SUPPLIED PASSAGE:

-- start --

From: Donald Marsden
Date: 11/8/2007 10:00:02 AM
To: 'Grace Fishel'
Subject: Siberia Unreached Peoples November 2007
Dear Grace,
On Tuesday, October 23 Laurie and I boarded a train in Moscow for the
two day ride to Labitnange, the town just two miles across the River Ob
from our destination of Salekhard. I am thrilled that after ten years
living in Moscow Laurie was able to join me on a trip to Siberia.
Jeremiah stayed with friends from school here in Moscow.
Peter Khudi, a leader of the Nenets ministry in Salekhard, and Matt
Honig, an American who recently arrived here with his family to work on
the translation of the Bible into the Khant language, met us Thursday
night, October 25 at the train station in Kharp, a small town in the
Ural mountains just a half an hour's drive from Labitnange. Driving to
Labitnange in Peter's Toyota pick-up, we floated on a barge across the
river to Salekhard because there is no bridge across the Ob.

-- end --

DIRECTIONS:
• a. Repeat the Siberia trip email between "From: Donald Marsden" and "here in Moscow.", inclusive.
• b. List every person named in the Siberia trip email.

PROVIDED MATERIAL:
-- start --

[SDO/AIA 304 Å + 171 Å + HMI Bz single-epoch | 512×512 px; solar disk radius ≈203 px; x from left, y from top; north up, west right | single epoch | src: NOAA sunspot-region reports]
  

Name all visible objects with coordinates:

-- end --

ANSWERS FOR THE EXERCISE:
• a.
From: Donald Marsden
Date: 11/8/2007 10:00:02 AM
To: 'Grace Fishel'
Subject: Siberia Unreached Peoples November 2007
Dear Grace,
On Tuesday, October 23 Laurie and I boarded a train in Moscow for the
two day ride to Labitnange, the town just two miles across the River Ob
from our destination of Salekhard. I am thrilled that after ten years
living in Moscow Laurie was able to join me on a trip to Siberia.
Jeremiah stayed with friends from school here in Moscow.

• b.
Donald Marsden
Grace Fishel
Laurie
Jeremiah
Peter Khudi
Matt Honig